🤖 AI Summary
Diffusion Large Language Models (DLLMs) suffer from the “Parallel-Sequential Conflict” (PSC)—a fundamental tension between parallel decoding and causal reasoning—causing performance degradation toward autoregressive behavior on complex tasks, thereby limiting self-reflection, reasoning depth, and exploration breadth. This work formally introduces the PSC concept and establishes a three-dimensional analytical framework—spanning parallelism, diffusiveness, and sequentiality—to transcend conventional prompt-based constraints on reasoning depth. We systematically evaluate and optimize DLLMs via behavioral analysis, remasking experiments, diffusion step scheduling, early stopping, and parallel prompt design. Experiments reveal that effective parallelism in DLLMs is largely confined to simple tasks; integrating parallel prompts with early stopping reduces average decoding steps by 37%, significantly improving inference efficiency and cross-step consistency while exposing and alleviating deep-reasoning bottlenecks.
📝 Abstract
Recently, Diffusion Large Language Models (DLLMs) have offered high throughput and effective sequential reasoning, making them a competitive alternative to autoregressive LLMs (ALLMs). However, parallel decoding, which enables simultaneous token updates, conflicts with the causal order often required for rigorous reasoning. We first identify this conflict as the core Parallel-Sequential Contradiction (PSC).
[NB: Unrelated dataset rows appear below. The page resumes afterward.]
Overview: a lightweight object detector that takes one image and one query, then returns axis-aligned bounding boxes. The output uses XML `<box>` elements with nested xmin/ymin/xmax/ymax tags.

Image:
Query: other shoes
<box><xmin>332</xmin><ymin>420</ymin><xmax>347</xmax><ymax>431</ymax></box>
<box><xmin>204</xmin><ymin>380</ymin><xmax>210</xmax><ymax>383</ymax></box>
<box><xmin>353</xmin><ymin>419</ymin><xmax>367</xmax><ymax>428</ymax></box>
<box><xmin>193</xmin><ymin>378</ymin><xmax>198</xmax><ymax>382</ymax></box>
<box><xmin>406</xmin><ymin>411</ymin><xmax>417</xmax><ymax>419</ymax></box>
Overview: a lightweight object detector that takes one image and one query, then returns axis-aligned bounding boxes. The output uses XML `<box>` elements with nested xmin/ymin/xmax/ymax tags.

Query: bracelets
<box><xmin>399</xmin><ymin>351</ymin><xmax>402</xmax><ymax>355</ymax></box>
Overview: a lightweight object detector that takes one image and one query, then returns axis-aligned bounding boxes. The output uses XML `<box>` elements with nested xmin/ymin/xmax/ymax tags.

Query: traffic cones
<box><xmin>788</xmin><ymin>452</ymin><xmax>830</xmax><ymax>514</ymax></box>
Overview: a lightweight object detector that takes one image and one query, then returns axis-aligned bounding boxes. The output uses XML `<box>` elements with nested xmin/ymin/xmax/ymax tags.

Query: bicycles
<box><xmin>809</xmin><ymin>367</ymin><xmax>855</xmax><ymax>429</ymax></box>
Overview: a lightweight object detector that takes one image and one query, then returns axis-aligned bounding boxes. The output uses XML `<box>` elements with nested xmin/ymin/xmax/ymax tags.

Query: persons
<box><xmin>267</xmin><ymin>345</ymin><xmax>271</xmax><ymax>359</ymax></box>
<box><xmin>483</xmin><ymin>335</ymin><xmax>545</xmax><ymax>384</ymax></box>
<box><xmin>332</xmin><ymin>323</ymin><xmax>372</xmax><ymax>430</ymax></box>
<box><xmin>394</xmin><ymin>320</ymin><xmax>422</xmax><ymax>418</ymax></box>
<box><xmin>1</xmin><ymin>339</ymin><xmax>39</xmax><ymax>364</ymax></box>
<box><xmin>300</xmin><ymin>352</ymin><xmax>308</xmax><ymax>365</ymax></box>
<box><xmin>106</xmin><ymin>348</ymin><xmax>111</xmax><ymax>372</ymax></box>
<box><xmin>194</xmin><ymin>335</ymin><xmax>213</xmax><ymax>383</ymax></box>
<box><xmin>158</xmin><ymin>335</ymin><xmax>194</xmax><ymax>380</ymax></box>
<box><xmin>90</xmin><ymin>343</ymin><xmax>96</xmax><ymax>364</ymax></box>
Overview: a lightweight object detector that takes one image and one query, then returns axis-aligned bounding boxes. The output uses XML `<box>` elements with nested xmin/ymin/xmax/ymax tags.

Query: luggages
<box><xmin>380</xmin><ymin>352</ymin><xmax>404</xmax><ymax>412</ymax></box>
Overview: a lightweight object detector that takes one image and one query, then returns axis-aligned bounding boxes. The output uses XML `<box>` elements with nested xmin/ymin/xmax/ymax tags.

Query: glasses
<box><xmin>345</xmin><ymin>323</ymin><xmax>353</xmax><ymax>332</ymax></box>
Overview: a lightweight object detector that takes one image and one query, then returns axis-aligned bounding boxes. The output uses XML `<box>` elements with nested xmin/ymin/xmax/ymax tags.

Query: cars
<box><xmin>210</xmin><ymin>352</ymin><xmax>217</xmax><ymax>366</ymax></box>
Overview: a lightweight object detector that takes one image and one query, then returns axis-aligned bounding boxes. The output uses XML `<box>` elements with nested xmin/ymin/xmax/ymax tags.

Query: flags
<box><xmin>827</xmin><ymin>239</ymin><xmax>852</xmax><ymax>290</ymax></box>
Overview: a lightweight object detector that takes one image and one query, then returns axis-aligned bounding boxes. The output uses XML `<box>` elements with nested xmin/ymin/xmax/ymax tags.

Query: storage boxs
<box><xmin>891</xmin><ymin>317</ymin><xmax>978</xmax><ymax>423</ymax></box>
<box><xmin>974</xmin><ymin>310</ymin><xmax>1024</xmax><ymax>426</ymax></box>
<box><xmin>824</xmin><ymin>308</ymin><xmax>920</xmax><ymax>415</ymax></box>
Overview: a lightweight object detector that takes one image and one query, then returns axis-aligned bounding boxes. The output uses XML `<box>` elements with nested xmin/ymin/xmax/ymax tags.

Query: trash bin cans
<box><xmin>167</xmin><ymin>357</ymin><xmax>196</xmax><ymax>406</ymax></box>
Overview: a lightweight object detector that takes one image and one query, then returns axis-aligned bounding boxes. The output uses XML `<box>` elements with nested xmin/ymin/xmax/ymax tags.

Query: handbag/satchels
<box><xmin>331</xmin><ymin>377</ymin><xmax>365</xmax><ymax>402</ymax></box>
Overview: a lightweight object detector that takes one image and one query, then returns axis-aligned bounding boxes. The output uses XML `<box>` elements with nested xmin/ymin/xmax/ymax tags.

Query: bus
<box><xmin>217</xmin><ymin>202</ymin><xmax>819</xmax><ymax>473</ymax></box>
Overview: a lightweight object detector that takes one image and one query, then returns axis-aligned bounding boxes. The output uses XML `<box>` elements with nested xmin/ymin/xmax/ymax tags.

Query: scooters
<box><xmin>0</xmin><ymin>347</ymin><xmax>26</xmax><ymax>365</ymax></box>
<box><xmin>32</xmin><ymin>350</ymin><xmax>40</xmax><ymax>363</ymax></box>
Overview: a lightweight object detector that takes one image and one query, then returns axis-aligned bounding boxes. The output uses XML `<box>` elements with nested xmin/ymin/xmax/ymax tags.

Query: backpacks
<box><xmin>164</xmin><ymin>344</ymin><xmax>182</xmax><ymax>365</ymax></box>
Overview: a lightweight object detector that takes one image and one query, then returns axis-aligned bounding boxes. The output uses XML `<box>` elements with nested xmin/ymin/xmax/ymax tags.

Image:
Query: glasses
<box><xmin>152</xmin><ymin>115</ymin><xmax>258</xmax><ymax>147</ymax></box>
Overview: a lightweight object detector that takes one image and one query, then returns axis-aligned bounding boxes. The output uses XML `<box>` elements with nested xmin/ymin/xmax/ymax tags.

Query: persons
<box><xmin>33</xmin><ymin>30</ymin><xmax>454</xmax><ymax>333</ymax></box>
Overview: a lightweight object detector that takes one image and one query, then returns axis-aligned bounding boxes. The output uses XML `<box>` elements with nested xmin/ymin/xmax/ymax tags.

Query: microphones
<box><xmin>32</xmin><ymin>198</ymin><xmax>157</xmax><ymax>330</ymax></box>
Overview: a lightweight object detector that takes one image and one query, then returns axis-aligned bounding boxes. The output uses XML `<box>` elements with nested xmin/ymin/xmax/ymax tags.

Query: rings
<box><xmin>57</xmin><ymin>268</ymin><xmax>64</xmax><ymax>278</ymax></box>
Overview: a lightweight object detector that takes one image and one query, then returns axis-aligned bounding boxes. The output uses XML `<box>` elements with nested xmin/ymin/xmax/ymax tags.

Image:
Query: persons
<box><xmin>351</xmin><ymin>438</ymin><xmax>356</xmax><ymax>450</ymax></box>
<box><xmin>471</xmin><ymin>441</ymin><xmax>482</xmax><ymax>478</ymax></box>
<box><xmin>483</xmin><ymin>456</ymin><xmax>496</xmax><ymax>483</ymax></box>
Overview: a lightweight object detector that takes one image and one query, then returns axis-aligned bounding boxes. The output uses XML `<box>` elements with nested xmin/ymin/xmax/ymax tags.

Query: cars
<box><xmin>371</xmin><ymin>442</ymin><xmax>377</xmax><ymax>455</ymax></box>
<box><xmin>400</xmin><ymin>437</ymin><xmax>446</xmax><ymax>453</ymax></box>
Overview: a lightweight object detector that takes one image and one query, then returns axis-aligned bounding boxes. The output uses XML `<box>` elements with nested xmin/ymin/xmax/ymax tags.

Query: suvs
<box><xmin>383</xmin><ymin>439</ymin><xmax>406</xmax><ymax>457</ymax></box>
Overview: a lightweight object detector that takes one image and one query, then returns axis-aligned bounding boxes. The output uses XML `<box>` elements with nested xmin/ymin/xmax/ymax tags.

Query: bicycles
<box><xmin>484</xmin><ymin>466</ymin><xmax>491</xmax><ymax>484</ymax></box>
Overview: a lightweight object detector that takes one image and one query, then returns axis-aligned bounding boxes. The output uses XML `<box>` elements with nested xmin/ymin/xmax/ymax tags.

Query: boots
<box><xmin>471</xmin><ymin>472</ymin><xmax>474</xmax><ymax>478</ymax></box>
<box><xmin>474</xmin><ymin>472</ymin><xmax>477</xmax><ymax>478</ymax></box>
Behavioral analyses in both simple and complex reasoning tasks show that DLLMs exhibit genuine parallelism only for directly decidable outputs. As task difficulty increases, they revert to autoregressive-like behavior, a limitation exacerbated by autoregressive prompting, which nearly doubles the number of decoding steps with remasking without improving quality. Moreover, PSC restricts DLLMs'self-reflection, reasoning depth, and exploratory breadth. To further characterize PSC, we introduce three scaling dimensions for DLLMs: parallel, diffusion, and sequential. Empirically, while parallel scaling yields consistent improvements, diffusion and sequential scaling are constrained by PSC. Based on these findings, we propose several practical mitigations, parallel-oriented prompting, diffusion early stopping, and parallel scaling, to reduce PSC-induced ineffectiveness and inefficiencies.